Чечня. Бизнес. Женщина

 

Недавно в центре Грозного открылся ресторан «Париж». Событие широко освещалось, а как же иначе: ведь принадлежит он старшей дочери Рамзана Кадырова Айшат. В успешности ее бизнеса никто не сомневается. Но как обстоят дела у других чеченских женщин?

Наш корреспондент побеседовал с тремя жительницами Грозного о «границах дозволенного», о контроле и путешествиях, о пожарах и компенсациях, о ППСниках и мужьях и, конечно же, о свободе. Которая, как ни крути, невозможна без финансовой независимости. Но и с ней не всегда достижима.

К сожалению, только одна из трех героинь согласилась беседовать под своим именем. С нее и начнем.

Роза Махагова, дизайнер женской одежды: «Отцы и братья могут заставить женщину закрыть свой бизнес, если это магазин или ресторан. А портняжить разрешают»

Ее мастерская находится неподалеку от главного проспекта Грозного. Роза шьет для узкого круга клиенток и ведет курсы.

= УСЛОВИЕ ЗАДАНИЯ =
Перепишите из текста о чеченских женщинах и бизнесе отрывок от «Наш корреспондент побеседовал» до «и ведет курсы.» без изменений.

= ЗАПИСАННЫЕ СВЕДЕНИЯ =
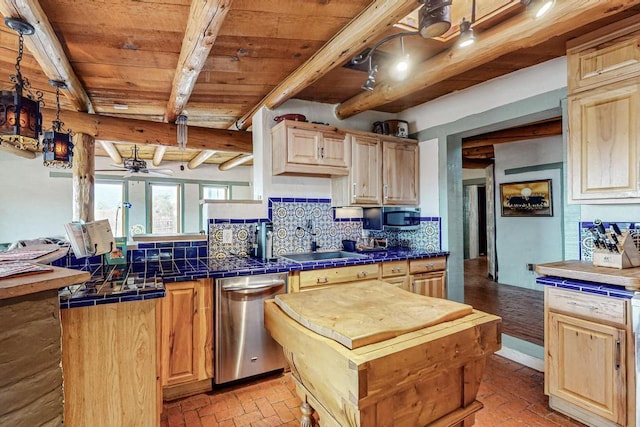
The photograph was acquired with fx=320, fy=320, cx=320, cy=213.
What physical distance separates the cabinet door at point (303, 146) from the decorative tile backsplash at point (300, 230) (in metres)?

= РЕШЁННОЕ УПРАЖНЕНИЕ =
Наш корреспондент побеседовал с тремя жительницами Грозного о «границах дозволенного», о контроле и путешествиях, о пожарах и компенсациях, о ППСниках и мужьях и, конечно же, о свободе. Которая, как ни крути, невозможна без финансовой независимости. Но и с ней не всегда достижима.

К сожалению, только одна из трех героинь согласилась беседовать под своим именем. С нее и начнем.

Роза Махагова, дизайнер женской одежды: «Отцы и братья могут заставить женщину закрыть свой бизнес, если это магазин или ресторан. А портняжить разрешают»

Ее мастерская находится неподалеку от главного проспекта Грозного. Роза шьет для узкого круга клиенток и ведет курсы.